PROBLEMS:
- 1) In the Alexis Michelle biography:
(a) On which TLC series does Michaels appear as the makeup and body image expert?
(b) What degree did Michaels receive from the University of Michigan?
(c) How many times did Michaels audition for Drag Race before being selected?
- 2) Can you echo the passage of the Alexis Michelle biography starting at "Alexander J. Michaels" and ending at "University of Michigan."?
----- QUOTED TEXT -----
Alexander J. Michaels (born October 16, 1983), stage name Alexis Michelle, is an American drag queen and singer who came to international attention on the ninth season of RuPaul's Drag Race. As of 2019, he stars in the TLC transformational makeover television series Dragnificent as the makeup and body image expert. He released his debut album, Lovefool, in 2018.

Early life 
Michaels was raised in New York City. He attended the Interlochen Center for the Arts and received a BFA in musical theatre from the University of Michigan.

He started doing drag when he was 10 years old and had paid professional gigs starting in 2003. His cousin is singer Lisa Loeb. He comes from a Jewish descent. He comes from the same drag mother as season 10 contestant Dusty Ray Bottoms. He was seen wearing a Dusty T-shirt in the workroom in one of the episodes of season nine, and Bottoms wore an Alexis T-shirt in season 10. He auditioned for Drag Race eight times before being selected for season nine.
----- DATA SUPPLIED -----
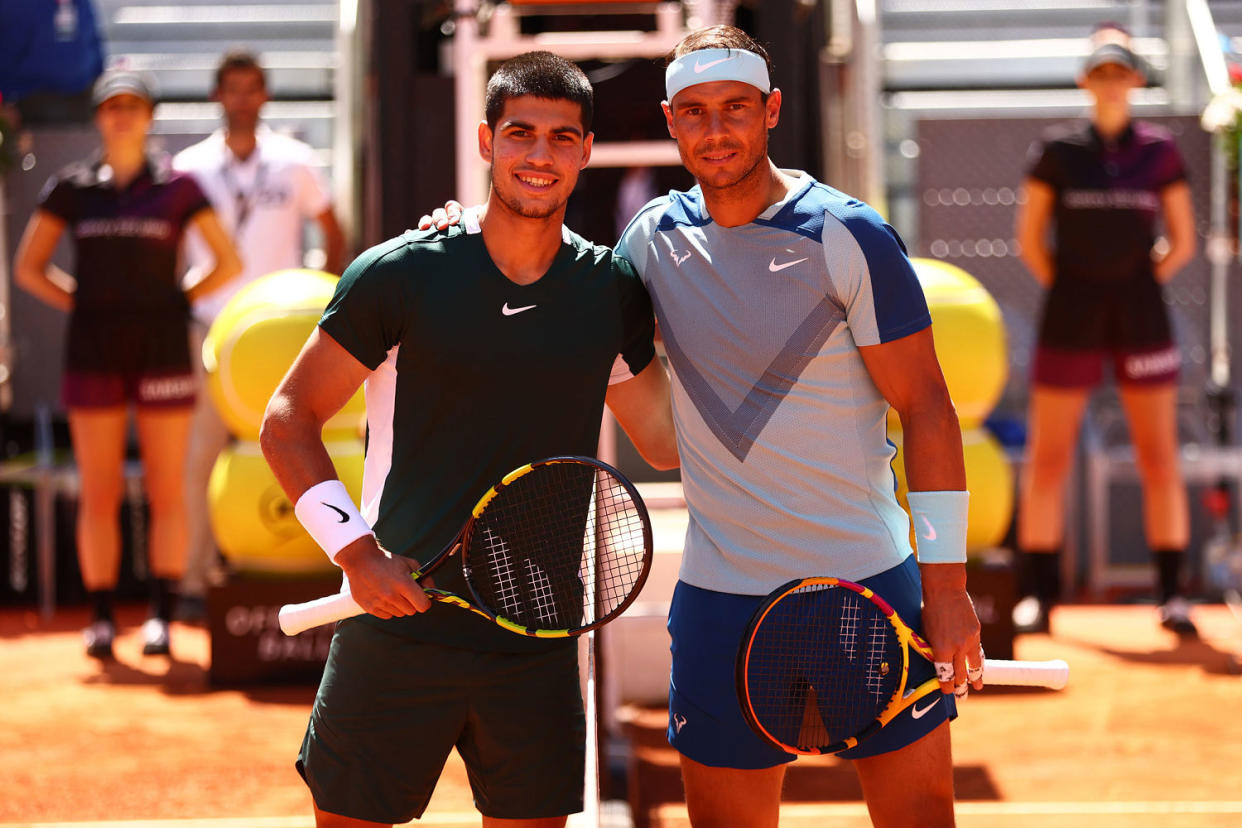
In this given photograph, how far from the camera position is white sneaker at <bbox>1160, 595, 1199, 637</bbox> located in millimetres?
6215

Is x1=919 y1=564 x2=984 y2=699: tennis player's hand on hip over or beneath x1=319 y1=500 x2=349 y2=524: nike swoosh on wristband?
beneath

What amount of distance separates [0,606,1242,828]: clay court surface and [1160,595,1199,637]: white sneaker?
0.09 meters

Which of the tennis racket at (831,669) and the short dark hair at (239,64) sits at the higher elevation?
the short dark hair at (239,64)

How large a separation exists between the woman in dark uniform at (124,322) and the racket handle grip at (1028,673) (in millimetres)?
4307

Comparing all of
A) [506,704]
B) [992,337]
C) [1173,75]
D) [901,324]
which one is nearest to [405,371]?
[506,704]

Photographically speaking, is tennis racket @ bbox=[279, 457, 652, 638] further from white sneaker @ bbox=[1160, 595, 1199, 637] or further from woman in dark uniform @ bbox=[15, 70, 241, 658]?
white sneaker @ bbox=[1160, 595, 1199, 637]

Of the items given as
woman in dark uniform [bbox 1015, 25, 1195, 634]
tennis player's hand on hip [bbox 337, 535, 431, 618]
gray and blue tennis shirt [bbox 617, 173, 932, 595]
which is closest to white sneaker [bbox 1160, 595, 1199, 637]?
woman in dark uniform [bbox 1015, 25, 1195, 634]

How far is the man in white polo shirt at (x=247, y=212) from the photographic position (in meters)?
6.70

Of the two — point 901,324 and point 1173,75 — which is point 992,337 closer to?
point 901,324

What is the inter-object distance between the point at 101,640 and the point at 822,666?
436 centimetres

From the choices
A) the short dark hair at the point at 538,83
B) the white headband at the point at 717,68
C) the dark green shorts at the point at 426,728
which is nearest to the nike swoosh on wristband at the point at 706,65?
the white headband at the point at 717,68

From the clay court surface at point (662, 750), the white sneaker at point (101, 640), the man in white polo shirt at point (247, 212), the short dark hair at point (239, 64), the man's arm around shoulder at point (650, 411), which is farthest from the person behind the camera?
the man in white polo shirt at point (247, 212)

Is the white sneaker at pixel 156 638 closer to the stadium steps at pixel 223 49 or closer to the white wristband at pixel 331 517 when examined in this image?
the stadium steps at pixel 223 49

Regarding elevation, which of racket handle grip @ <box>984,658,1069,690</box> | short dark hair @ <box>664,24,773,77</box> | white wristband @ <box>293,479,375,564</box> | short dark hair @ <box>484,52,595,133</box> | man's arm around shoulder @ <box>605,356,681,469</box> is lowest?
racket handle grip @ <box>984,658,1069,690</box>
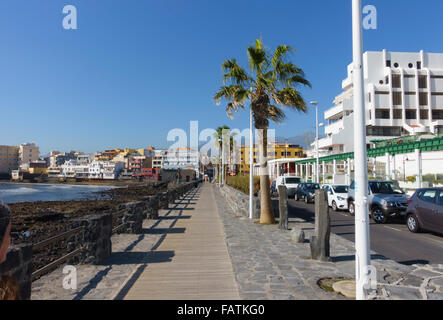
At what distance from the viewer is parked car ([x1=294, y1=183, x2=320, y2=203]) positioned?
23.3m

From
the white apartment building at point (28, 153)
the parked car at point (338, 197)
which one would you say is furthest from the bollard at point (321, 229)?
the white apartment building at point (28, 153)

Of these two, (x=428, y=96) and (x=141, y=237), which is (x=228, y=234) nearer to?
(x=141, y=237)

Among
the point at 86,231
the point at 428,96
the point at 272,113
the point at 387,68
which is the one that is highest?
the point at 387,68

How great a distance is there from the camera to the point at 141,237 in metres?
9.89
-----
----- DATA SUPPLIED -----
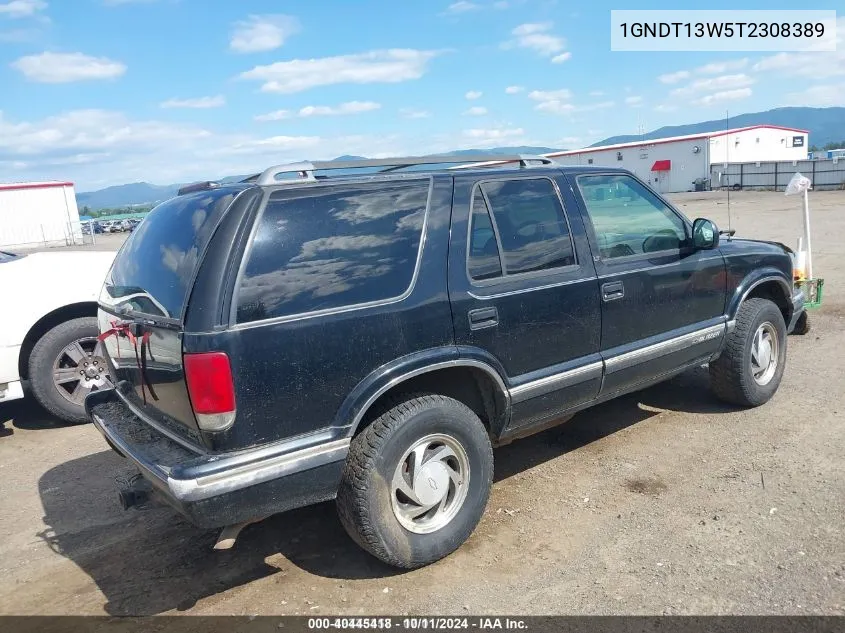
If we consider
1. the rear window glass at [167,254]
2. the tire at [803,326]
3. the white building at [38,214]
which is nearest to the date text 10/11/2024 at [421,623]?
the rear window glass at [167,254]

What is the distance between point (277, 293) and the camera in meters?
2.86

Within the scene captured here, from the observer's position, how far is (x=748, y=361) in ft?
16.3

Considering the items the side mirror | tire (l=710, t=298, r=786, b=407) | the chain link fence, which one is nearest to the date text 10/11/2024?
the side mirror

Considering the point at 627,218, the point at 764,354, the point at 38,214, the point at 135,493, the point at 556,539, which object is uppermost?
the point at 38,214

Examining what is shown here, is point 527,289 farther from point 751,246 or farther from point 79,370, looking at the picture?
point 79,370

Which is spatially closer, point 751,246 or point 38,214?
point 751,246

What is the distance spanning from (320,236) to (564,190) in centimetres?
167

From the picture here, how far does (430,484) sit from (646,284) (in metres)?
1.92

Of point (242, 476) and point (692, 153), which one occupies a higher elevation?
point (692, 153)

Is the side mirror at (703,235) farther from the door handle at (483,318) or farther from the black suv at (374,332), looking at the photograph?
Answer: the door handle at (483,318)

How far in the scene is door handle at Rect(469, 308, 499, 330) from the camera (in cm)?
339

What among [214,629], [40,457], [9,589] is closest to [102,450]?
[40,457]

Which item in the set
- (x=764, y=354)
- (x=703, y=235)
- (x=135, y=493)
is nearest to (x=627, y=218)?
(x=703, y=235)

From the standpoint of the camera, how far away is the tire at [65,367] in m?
-----
ANSWERS PROVIDED:
- 1)
(a) Dragnificent
(b) A BFA in musical theatre
(c) Eight times

- 2)
Alexander J. Michaels (born October 16, 1983), stage name Alexis Michelle, is an American drag queen and singer who came to international attention on the ninth season of RuPaul's Drag Race. As of 2019, he stars in the TLC transformational makeover television series Dragnificent as the makeup and body image expert. He released his debut album, Lovefool, in 2018.

Early life 
Michaels was raised in New York City. He attended the Interlochen Center for the Arts and received a BFA in musical theatre from the University of Michigan.